- **Extract**
Aimed at middle-school readers, The War That Saved My Life follows 10-year-old Ada and her little brother Jamie, who are in the middle of London during World War II. When Jamie is shipped out of London to escape the bombings, Ada sneaks off with him to escape their cruel mother. Ada has never left her one-room flat before because her mother was ashamed of Ada's clubbed foot.

Ada, Jamie, and Susan Smith, the children's caretaker in the country, all begin a new adventure together. Ada then learns how to ride a pony named Butter, and finds a friend named Maggie, while also overcoming her feelings of worthlessness. Ada gains the courage needed to fight her own battles and the much-needed love of a mother figure. Overall, this story has been described as, “the rare novel that can take something as massive as a world war and distill it to its human essence.”

- **What to produce**
From the book summary above, write out word for word the passage that begins with the words containing "Aimed at middle-school" and ends with "Ada's clubbed foot.".

- **Records shown**
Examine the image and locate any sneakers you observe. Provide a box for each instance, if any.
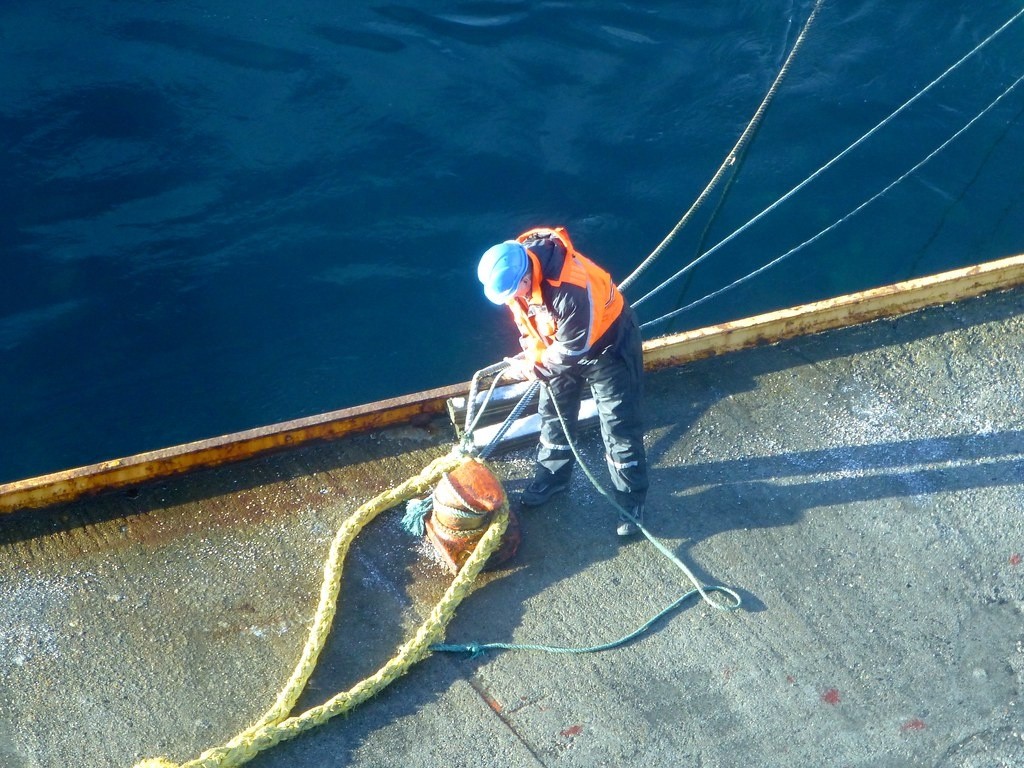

...

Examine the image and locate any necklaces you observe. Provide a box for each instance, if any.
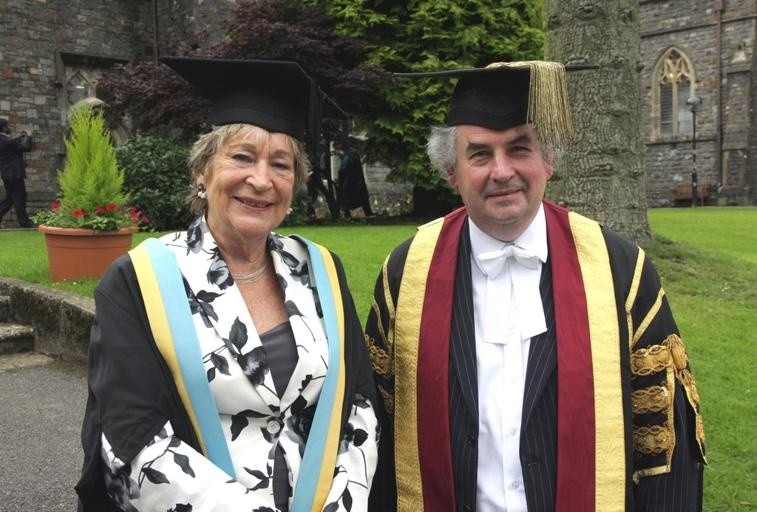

- **Task solution**
Aimed at middle-school readers, The War That Saved My Life follows 10-year-old Ada and her little brother Jamie, who are in the middle of London during World War II. When Jamie is shipped out of London to escape the bombings, Ada sneaks off with him to escape their cruel mother. Ada has never left her one-room flat before because her mother was ashamed of Ada's clubbed foot.